## BRIEF A
List every river that the text about the Shannon River Basin names.
## BRIEF B
Continue the text about the Shannon River Basin, beginning right after its final sentence.

## GIVEN TEXT
The Shannon River Basin consists of the area containing Ireland's longest river, the River Shannon, and all of its tributaries and lakes. The official Ordnance Survey Ireland length of the Shannon from its Shannon Pot source is 224 miles made up of 63.5 miles tidal water flow and 160.5 miles freshwater flow.

==Statistics==
The Shannon Basin is Ireland's largest basin with an area of 11700 km2. Including the estuary and the River Feale, the total catchment drains a total of 16,865 km2.

It has a Long Term Average Flow of 208.1 m3/s (at Limerick City). This is double the flow rate of Ireland's second largest river, the River Corrib (104.8 m3/s). If the discharges from all of the rivers and streams into the Shannon Estuary (including the rivers Feale 34.6 m^{3}/s, Maigue 15.6 m^{3}/s, Fergus 25.7 m^{3}/s, and Deel 7.4 m^{3}/s) are added to the discharge at Limerick, the total discharge of the River Shannon at its mouth at Loop Head reaches 300 m3/s.

## ENTRIES SHOWN
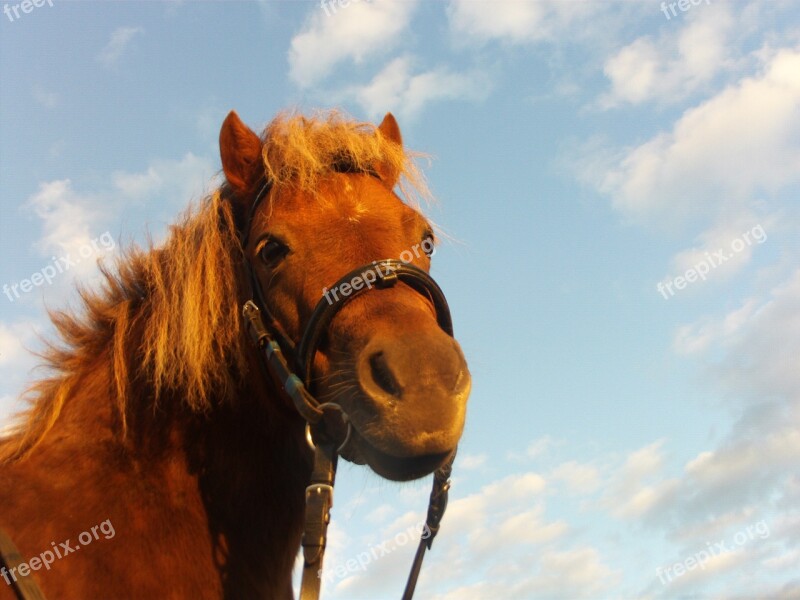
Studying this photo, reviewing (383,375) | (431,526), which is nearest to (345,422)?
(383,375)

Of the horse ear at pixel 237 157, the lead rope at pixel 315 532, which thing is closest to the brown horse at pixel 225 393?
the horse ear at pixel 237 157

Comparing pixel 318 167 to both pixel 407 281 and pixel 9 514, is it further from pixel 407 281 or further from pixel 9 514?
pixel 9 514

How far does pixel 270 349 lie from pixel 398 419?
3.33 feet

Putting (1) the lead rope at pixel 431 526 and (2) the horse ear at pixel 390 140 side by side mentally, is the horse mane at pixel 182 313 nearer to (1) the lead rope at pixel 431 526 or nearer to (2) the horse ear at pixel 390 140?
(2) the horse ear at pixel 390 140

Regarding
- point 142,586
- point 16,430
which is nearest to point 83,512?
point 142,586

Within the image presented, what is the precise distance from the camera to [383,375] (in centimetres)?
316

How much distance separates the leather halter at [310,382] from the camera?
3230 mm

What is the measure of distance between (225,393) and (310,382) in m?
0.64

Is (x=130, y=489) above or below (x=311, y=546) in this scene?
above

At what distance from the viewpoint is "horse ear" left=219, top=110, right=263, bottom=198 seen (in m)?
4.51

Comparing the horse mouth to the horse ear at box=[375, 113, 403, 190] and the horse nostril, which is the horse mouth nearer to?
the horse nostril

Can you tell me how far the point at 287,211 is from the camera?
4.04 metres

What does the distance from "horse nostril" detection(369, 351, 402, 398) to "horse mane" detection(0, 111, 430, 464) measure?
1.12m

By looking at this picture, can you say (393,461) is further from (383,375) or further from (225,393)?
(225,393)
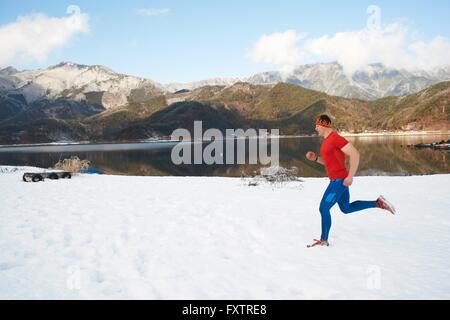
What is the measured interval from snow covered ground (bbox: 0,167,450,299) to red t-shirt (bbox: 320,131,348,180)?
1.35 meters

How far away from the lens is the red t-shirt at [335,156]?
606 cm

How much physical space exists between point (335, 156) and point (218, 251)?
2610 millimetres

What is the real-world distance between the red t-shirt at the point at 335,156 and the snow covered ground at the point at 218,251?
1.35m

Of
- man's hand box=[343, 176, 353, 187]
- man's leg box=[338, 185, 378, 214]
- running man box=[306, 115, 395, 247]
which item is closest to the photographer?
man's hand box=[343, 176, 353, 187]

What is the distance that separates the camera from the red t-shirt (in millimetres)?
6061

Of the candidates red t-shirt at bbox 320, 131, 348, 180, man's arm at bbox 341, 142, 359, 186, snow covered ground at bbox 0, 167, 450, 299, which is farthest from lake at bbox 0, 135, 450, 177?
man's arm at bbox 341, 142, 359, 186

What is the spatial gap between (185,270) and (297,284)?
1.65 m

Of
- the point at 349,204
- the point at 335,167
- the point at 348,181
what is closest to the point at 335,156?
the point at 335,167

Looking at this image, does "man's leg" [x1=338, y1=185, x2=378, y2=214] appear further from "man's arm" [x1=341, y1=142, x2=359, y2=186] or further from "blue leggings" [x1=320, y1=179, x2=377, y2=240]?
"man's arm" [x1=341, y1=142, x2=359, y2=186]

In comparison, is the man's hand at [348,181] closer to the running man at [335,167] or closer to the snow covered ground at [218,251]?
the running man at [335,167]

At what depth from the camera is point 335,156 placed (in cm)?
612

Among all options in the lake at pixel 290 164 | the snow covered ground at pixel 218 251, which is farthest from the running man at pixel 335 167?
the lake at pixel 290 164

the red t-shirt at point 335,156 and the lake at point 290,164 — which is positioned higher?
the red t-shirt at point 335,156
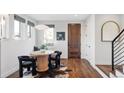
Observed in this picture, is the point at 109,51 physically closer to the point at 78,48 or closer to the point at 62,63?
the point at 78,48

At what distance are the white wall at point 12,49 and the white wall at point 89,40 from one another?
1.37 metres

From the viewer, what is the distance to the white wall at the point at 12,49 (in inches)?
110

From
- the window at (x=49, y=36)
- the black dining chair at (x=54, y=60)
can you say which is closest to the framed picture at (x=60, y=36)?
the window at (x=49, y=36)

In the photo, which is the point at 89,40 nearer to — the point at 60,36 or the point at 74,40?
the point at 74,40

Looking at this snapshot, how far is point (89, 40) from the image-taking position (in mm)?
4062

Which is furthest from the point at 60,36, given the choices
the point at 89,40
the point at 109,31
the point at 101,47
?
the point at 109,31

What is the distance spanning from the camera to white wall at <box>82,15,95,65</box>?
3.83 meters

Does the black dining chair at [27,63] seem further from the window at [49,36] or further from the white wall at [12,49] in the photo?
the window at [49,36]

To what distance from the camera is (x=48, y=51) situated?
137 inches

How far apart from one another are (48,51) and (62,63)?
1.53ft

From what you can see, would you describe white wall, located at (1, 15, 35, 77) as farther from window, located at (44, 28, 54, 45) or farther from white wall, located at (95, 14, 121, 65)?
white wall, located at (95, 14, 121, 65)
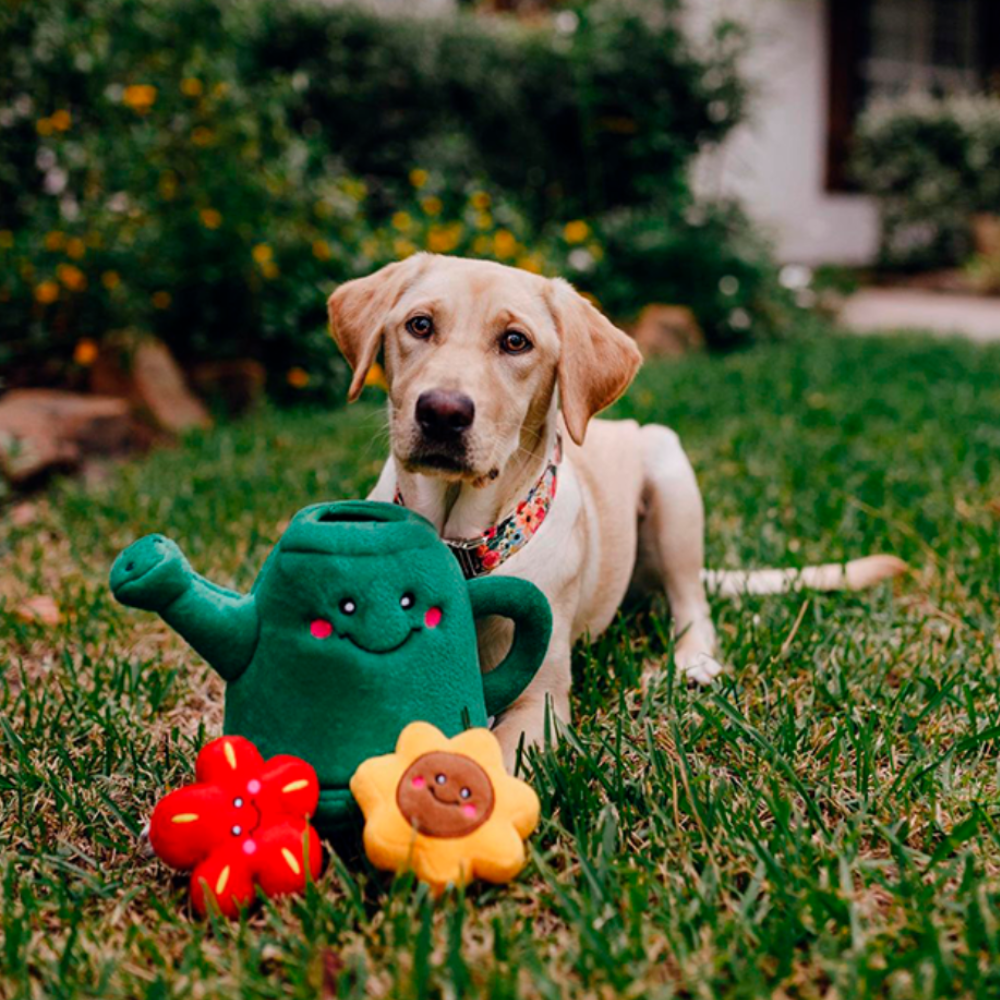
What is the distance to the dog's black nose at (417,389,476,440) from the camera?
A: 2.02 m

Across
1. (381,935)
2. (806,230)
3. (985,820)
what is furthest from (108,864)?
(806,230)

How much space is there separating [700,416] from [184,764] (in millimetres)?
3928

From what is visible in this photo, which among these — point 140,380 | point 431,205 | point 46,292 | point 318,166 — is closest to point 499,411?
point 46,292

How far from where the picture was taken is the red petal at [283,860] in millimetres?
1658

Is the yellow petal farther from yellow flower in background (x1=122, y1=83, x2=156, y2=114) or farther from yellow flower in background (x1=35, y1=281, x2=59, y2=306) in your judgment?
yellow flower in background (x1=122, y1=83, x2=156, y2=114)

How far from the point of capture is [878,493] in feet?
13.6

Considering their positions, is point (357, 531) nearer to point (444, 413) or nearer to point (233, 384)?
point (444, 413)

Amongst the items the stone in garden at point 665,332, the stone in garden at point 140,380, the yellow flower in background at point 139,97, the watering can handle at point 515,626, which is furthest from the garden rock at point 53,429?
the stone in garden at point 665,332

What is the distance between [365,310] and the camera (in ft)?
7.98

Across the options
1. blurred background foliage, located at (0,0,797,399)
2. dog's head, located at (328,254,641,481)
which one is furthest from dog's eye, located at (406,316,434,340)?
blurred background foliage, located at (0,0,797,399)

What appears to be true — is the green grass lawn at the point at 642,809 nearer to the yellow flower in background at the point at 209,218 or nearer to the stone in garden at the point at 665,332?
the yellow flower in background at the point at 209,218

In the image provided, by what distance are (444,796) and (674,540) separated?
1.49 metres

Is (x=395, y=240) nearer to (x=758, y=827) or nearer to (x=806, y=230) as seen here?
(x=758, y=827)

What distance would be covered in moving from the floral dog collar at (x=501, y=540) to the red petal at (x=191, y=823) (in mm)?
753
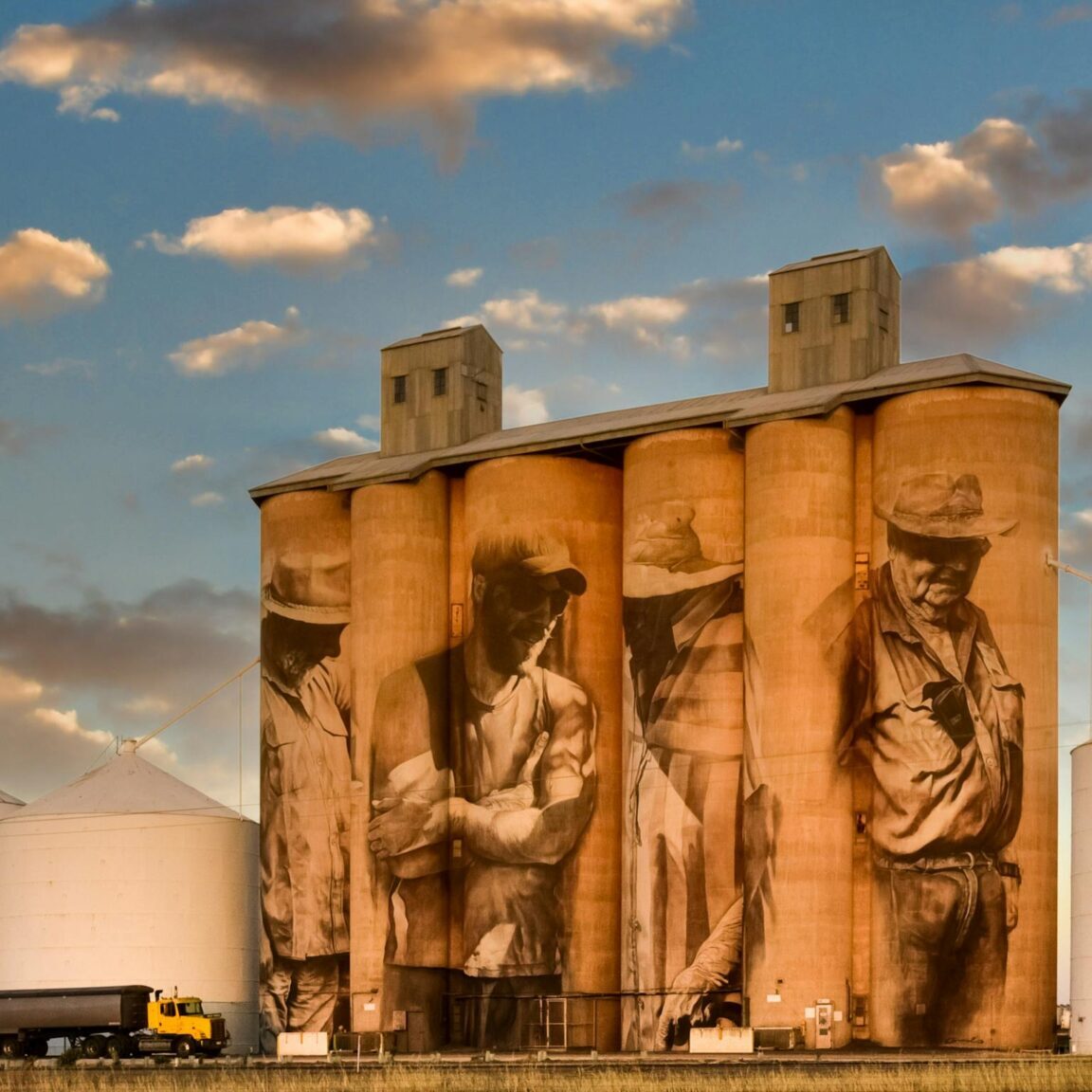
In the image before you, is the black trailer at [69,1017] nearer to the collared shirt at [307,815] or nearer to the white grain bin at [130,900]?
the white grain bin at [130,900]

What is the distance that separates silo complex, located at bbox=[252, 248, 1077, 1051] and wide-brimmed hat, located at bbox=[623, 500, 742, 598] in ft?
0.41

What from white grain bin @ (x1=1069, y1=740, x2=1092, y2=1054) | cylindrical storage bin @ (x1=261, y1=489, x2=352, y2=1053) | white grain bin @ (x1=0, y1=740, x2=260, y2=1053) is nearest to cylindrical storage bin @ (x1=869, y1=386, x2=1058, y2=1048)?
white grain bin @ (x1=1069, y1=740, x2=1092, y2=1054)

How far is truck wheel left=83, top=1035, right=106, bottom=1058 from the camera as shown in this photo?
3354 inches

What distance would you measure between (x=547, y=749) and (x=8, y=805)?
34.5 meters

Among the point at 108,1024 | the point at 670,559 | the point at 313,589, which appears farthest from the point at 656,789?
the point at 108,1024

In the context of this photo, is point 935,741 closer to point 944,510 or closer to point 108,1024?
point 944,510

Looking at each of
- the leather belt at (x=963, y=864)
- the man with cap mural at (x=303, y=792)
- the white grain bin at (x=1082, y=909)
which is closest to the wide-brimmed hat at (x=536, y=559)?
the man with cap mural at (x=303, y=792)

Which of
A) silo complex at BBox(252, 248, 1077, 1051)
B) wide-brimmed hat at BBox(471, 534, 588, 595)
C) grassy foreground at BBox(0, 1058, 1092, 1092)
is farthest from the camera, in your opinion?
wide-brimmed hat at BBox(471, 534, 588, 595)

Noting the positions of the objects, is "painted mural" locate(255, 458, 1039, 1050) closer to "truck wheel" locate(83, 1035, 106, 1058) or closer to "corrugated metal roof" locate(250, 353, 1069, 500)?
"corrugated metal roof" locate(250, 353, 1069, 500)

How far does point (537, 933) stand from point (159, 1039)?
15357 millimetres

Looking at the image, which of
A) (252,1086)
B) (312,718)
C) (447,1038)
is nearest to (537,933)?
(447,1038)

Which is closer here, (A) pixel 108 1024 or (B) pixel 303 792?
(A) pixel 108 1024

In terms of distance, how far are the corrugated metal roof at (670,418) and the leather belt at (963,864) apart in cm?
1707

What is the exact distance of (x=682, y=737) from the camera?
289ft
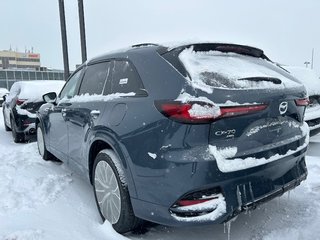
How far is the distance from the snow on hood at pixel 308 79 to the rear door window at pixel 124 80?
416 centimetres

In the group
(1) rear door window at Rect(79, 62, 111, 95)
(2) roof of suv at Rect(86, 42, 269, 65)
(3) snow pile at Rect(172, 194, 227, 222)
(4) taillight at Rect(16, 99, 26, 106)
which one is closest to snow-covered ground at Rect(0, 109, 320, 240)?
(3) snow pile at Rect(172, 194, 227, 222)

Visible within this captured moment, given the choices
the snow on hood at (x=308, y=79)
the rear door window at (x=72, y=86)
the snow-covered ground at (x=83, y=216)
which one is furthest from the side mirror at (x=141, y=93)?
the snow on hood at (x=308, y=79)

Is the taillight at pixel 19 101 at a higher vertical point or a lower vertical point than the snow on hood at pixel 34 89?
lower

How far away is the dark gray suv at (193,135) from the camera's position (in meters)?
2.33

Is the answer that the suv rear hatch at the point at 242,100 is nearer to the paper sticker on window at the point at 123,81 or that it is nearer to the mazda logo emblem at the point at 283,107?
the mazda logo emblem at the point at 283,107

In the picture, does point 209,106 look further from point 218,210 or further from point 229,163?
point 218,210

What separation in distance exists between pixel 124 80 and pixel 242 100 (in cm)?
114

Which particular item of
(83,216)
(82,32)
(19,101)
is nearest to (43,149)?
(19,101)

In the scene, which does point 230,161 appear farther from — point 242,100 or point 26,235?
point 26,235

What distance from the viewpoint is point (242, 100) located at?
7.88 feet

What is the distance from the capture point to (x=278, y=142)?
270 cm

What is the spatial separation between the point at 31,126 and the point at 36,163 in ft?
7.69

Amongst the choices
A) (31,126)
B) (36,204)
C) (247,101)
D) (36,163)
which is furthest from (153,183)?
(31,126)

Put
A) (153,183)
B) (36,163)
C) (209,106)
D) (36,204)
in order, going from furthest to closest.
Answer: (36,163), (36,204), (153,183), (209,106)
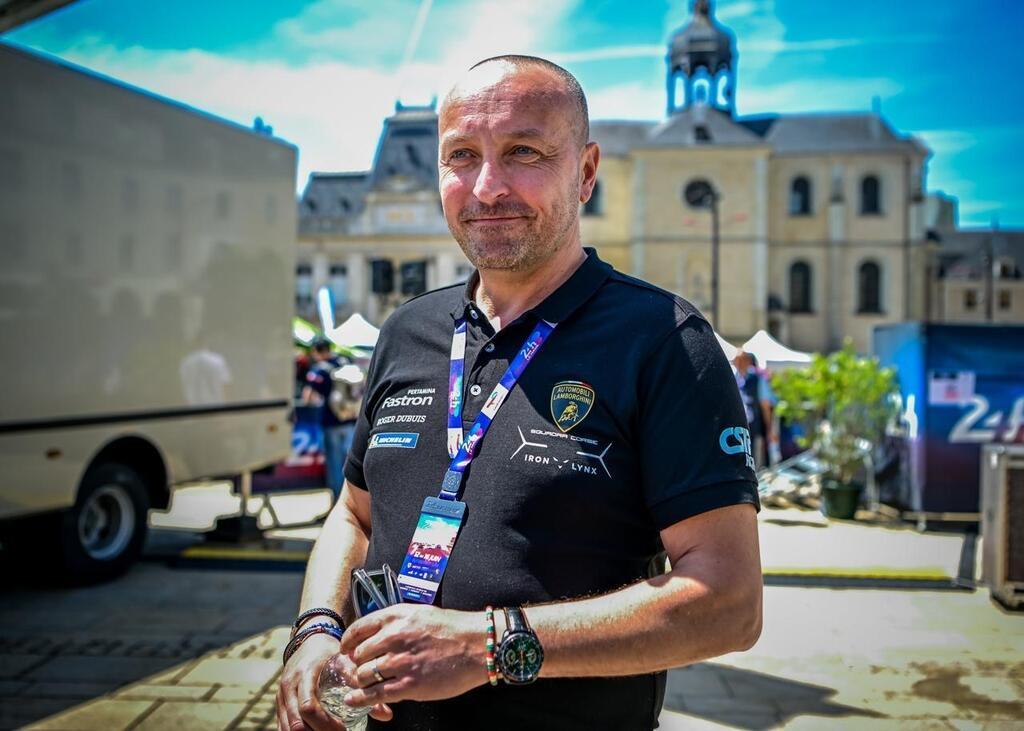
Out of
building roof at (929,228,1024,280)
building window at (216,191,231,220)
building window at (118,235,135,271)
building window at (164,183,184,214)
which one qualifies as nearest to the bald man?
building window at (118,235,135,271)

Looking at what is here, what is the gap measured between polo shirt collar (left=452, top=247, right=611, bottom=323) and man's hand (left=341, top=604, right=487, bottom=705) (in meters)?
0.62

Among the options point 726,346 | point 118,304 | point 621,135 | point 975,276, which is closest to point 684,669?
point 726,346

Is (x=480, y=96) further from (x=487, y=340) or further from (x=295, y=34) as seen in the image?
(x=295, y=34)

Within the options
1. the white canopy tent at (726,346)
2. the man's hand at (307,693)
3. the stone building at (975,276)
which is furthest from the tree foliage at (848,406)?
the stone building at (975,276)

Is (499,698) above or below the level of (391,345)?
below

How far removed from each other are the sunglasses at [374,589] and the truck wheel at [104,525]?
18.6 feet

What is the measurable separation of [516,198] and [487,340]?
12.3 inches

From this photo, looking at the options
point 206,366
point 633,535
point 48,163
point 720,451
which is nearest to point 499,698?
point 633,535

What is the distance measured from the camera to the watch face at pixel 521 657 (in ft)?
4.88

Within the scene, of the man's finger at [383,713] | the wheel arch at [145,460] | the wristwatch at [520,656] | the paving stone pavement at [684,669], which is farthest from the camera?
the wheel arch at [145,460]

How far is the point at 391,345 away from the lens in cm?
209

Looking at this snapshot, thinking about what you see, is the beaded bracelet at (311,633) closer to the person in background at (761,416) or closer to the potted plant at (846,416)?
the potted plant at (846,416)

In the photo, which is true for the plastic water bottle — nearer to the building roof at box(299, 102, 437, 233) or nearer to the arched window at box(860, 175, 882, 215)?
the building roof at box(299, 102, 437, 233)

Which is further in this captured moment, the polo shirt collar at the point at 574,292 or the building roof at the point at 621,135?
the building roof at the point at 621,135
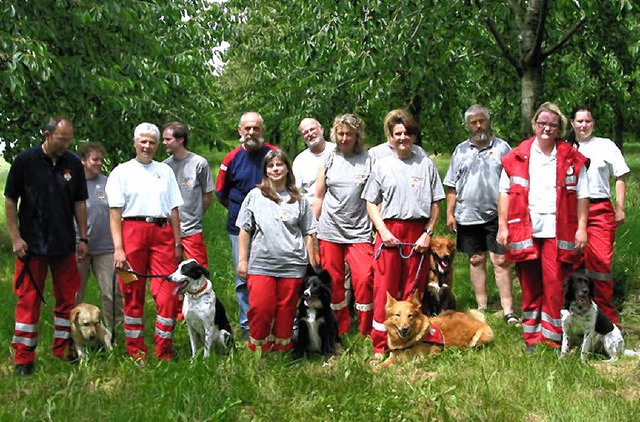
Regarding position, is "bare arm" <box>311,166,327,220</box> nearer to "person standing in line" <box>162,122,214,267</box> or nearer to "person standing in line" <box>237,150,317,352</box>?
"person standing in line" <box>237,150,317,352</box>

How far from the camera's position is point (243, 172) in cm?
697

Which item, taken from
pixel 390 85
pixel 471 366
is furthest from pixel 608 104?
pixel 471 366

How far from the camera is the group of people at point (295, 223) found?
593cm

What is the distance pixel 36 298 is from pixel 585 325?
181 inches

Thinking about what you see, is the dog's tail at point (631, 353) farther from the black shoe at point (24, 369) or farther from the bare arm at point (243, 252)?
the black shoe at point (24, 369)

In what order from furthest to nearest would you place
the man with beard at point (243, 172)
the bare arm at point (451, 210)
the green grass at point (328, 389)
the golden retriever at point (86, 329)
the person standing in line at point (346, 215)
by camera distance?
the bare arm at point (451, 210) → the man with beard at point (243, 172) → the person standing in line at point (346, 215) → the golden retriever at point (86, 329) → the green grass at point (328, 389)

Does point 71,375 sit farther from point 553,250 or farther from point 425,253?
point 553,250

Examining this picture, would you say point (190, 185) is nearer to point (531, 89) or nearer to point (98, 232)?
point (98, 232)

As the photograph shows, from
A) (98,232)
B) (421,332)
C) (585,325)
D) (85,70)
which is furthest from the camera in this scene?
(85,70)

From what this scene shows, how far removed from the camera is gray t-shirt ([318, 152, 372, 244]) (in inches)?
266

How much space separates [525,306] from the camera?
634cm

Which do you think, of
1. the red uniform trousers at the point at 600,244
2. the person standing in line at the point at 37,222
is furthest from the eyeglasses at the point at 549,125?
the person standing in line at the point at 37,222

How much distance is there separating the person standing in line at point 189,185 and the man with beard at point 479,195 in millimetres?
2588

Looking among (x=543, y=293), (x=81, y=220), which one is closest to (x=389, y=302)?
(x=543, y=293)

## ANSWER AREA A
River Shannon, River Feale, River Corrib, Maigue, Fergus, Deel

## ANSWER AREA B
The River Shannon is a traditional freshwater river for just 45% of its total length. Excluding the 63.5 miles tidal estuary from its total length of 224 miles, if one also excludes the lakes (L. Derg 24 mi, L. Ree 18 mi, L. Allen 7 mi plus L. Boderg, L. Bofin, L. Forbes, L. Corry) from the Shannon's freshwater flow of 160.5 miles, the Shannon as a freshwater river is only about 100 miles long.

The Shannon River Basin is part of the Shannon International River Basin District (SHIRBD) administrative area which has an area of 17963 km2 in area. In addition to the Shannon Basin, the district also covers coastal parts of counties Kerry and Clare which drain to the sea. The SHIRBD contains 7666 km of rivers, 1220 km of coastline including estuaries, and 113 lakes, including 53 over 50 ha in size. The main land use throughout the SHIRBD area is agriculture (70.7%). Peatlands (11.1%) and forestry (3.2%) are also important. The SHIRBD's population is 618,884 at 34 pd/km2 (Census data 2002).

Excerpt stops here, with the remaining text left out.